Travailleuses des plantations empoisonnées et forcées de se taire

Image
WRM default image

En 2002, l’organisation malaise Tenaganita et le Réseau d’action contre les pesticides en Asie-Pacifique ont publié un rapport qui confirmait que les travailleuses des plantations étaient empoisonnées par l’utilisation de pesticides fortement toxiques, le paraquat en particulier.

Lors du lancement de l’étude intitulée « L’empoisonnement par pesticides dans les plantations », Irene Fernandez, directrice de Tenaganita, avait dit : « Si le gouvernement malais avait, par l’intermédiaire du Service de santé et de sécurité du travail et de l’Office des pesticides, effectivement appliqué les lois, les femmes n’auraient pas eu à souffrir ».

Or, ce que le gouvernement malais a fait, en octobre 2003, c’est mettre Irene Fernandez en prison, en raison d’une étude préalable effectuée par son organisation : « Violences, torture et traitement inhumain des travailleurs migrants dans les camps de détention ». Accusée de « publication malveillante de fausse information », elle a été condamnée à 12 mois de prison (voir article ci-dessous).

Lorsqu’elle sera libérée, sera-t-elle encore accusée de « diffusion malveillante de fausse information » pour son étude récente sur la situation des travailleuses dans les plantations de palmier à huile, qui sont « empoisonnées et forcées de se taire » ? Cette possibilité est bien réelle, vu les puissants intérêts économiques impliqués dans ce secteur industriel.

Or, les révélations de ce document ne peuvent en aucun cas être considérées comme « fausses », du moment qu’elles coïncident tout à fait avec l’information disponible sur les conditions de travail dans les plantations de palmier à huile, en Malaisie comme ailleurs. Ce qui est particulier dans ce cas, c’est la forte présence de femmes affectées par les pesticides habituellement utilisés dans les opérations de ces entreprises.

L’étude prouve que les travailleuses chargées des fumigations dans les plantations malaises sont empoisonnées par les pesticides qu’elles pulvérisent quotidiennement. Elle affirme aussi que les conditions de vie dans ces plantations sont mauvaises, que les services médicaux sont insuffisants et que la direction de l’entreprise est inconsciente et souvent indifférente aux problèmes sociaux ou aux troubles de santé auxquels les travailleurs sont confrontés.

Les symptômes courants relevés chez les travailleuses des plantations sont la fatigue, les vomissements, le mal au dos, les étourdissements, des difficultés pour respirer, des problèmes de la peau, des nausées, l’irritation des yeux, les maux de tête, l’oppression de la poitrine et des inflammations. Tous sont révélateurs de l’exposition à des pesticides organophosphorés ou au carbamate. Des prélèvements de sang ont révélé une dépression de l’activité acétylcholinestérasique, confirmatoire de l’empoisonnement par des pesticides. L’étude a également confirmé que l’échantillon de population prélevé correspondait à des personnes qui pulvérisaient des pesticides organophosphorés, ce qui était indiqué par une diminution de l’acétylcholinestérase sanguine et plasmatique. Après une interruption d’un mois de l’activité de fumigation, les taux d’enzymes des fumigateurs étaient élevés, confirmant à nouveau qu’ils étaient empoisonnés par des organophosphorés lors des analyses effectuées un mois plus tôt.

JEU DE DONNÉES:
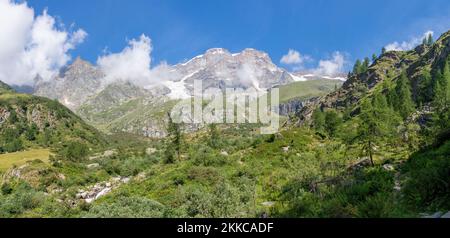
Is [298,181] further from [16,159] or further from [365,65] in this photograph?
[365,65]

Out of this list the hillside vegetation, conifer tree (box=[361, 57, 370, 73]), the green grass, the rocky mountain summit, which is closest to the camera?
the hillside vegetation

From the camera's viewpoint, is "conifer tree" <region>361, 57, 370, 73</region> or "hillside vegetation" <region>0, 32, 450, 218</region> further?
"conifer tree" <region>361, 57, 370, 73</region>

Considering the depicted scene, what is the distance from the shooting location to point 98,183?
71000 millimetres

ÉNONCÉ: Recopiez sans modification le passage de l'extrait sur les travailleuses des plantations, de « En 2002, l’organisation » à « paraquat en particulier. ». Les items ne servent pas pour cet exercice.

CORRIGÉ:
En 2002, l’organisation malaise Tenaganita et le Réseau d’action contre les pesticides en Asie-Pacifique ont publié un rapport qui confirmait que les travailleuses des plantations étaient empoisonnées par l’utilisation de pesticides fortement toxiques, le paraquat en particulier.